Os mistérios poçoenses

Têm coisas que foram sonhos. Outras, verdade. Algumas histórias juntaram as verdades aos sonhos. Se explorados, talvez eu possa juntar os mistérios dos sonhos com as histórias da mitologia. Um dia, quem sabe, poderei desenvolver a mitologia poçoense, com as histórias dos Bacos, das Afrodites, dos Eros (essas figuras eram as mais representadas) e de tantos outros que inculcaram as mentes dos nossos conterrâneos.

Nos sonhos, depois da chuva, grandes tanajuras saiam dos buracos. Umas de asas e outras, de corpo liso. Elas cruzavam a linha do jogo de triângulo fincado na terra molhada. De imediato, apareciam os catadores, apreciadores da "bunda de tanajura", para ser frita com manteiga e depois comida como se fosse amendoim, tira gosto... ou para espetá-las em um palito para ouvir o barulho das asas, bem próximas ao ouvido.

Cheguei a sonhar com aquelas formigas como se fossem insetos gigantes e que todas elas moravam em um grande buraco debaixo do Obelisco. Talvez, depois de seis dias e seis noites sem parar de chover, a praça da Prefeitura pudesse estar infestada delas. O buraco era tão grande que engoliu o Obelisco. Sobraram os eucaliptos – eles eram grandes demais e suportavam tantas formigas gigantes nos seus troncos. Quando o portão do Alexandre Porfírio se fechava, eu me sentia protegido mas ainda imaginava - e se elas resolvessem se abrigar no porão da escola? E se empurrassem as tábuas do assoalho?

Sem a chuva, vinham os umbus. Eram tantos os meninos com latas cheias, que ainda questiono quando passo na BR116: cada um deles [menino], foi a transformação do umbu que não fora colhido no ano anterior? O umbu virou menino? E se os pés de umbu, quando velhos, se transformassem em velhas mulheres? Isso está mais perto da realidade, basta ver a quantidade de mulheres vendendo umbu na estrada.

Sonho à parte, chegava a época da "gabiraba" e começava aquela "romaria" para a braúna da estrada da Cachoeirinha. A crendice do povo dizia que a árvore ardia em chamas todas as noites e a luz podia ser vista do campo de aviação. Ninguém passava por lá à meia noite. Durante o dia, não se avistava nenhum galho queimado. Como podia ser aquele mistério? Na dúvida, eu nunca me arrisquei a entrar sozinho para catar gabiraba naquele mato. A extinção da fruta acabou também com aquele tanto de mulheres sentadas no jardim da praça principal.

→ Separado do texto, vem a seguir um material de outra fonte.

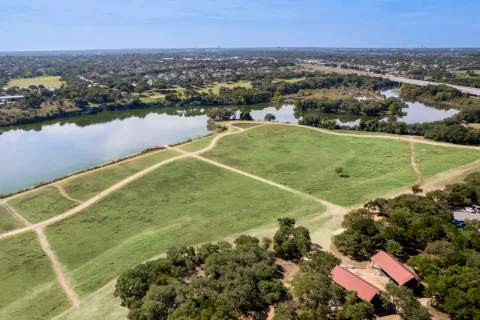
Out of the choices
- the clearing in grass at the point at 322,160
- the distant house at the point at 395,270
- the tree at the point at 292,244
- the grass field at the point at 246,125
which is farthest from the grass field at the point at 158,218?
the grass field at the point at 246,125

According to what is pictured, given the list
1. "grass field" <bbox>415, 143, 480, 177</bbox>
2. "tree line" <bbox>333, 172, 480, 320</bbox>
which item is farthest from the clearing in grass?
"tree line" <bbox>333, 172, 480, 320</bbox>

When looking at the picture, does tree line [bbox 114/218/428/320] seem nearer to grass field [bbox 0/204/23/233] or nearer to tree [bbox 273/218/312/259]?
tree [bbox 273/218/312/259]

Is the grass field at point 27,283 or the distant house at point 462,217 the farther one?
the distant house at point 462,217

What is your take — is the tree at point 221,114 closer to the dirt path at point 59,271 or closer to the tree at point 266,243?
the dirt path at point 59,271

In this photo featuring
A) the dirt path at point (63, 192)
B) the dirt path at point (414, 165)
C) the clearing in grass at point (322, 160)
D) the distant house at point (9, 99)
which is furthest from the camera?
the distant house at point (9, 99)

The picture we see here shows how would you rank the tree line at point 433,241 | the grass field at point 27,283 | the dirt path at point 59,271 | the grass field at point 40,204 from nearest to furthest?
the tree line at point 433,241
the grass field at point 27,283
the dirt path at point 59,271
the grass field at point 40,204

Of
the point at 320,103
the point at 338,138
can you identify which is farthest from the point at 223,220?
the point at 320,103

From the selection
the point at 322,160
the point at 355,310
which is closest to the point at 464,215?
the point at 355,310
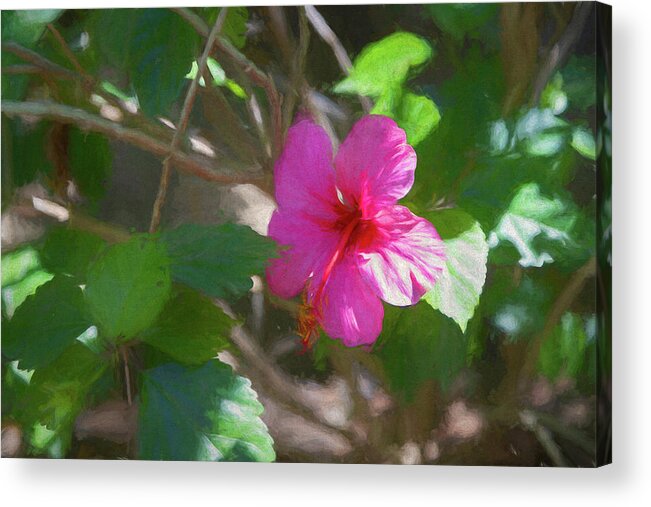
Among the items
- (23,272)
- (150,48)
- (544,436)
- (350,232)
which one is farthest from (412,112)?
(23,272)

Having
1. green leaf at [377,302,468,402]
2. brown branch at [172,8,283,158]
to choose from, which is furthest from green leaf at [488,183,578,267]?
brown branch at [172,8,283,158]

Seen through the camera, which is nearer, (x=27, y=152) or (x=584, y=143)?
(x=584, y=143)

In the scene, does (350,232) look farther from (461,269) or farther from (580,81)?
(580,81)

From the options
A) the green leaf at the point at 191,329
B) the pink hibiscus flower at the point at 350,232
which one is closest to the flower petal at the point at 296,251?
the pink hibiscus flower at the point at 350,232

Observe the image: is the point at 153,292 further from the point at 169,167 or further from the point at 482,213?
the point at 482,213

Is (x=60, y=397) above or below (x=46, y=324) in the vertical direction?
below

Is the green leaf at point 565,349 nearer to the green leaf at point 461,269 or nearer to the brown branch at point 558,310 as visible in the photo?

Mas quem não se lembra da mulher macho? Havia a história que ela era homem durante seis meses e nos outros seis, mulher. Ainda por cima, mesmo quando mulher, vestia-se parecida com um homem e pedalava uma bicicleta.

Também, muitos boêmios e amantes da noite sabiam que a meia noite era "as horas mortas", a hora em que a cachoeira parava. Da janela daquele prostíbulo, se avistava o cemitério. Acho que por isso ninguém tinha coragem de tomar cafezinho olhando por ela. Na volta pra casa, o passo era apressado em frente ao muro do cemitério. O frio doía na alma, literalmente. Na passagem pela lateral da igreja, já aliviado do medo das almas, ouvia a rasga mortalha [coruja], anunciando que alguém poderia morrer em três segundos, três minutos, três horas, três meses ou em três anos.

A superstição sempre fazia alguém bater à porta daquele que no quintal da casa tivesse um eucalipto plantado. A árvore não podia ultrapassar o nível da cumeeira. Se isso acontecesse, morreria o dono da casa. Então, nossos preocupados conterrâneos cuidavam de avisar aos menos crédulos e convencê-los de que o topo da árvore deveria ser cortado.

Lembro-me da história da mulher sem cabeça na estrada de Conquista e toda vez que viajo não me sai do pensamento – Deus que me livre!!! Mas ainda prefiro as crendices e os mistérios mais leves, como os pedidos nas estrelas cadentes ou do ganhador de galinha, das sandálias viradas e do leite com abacaxi.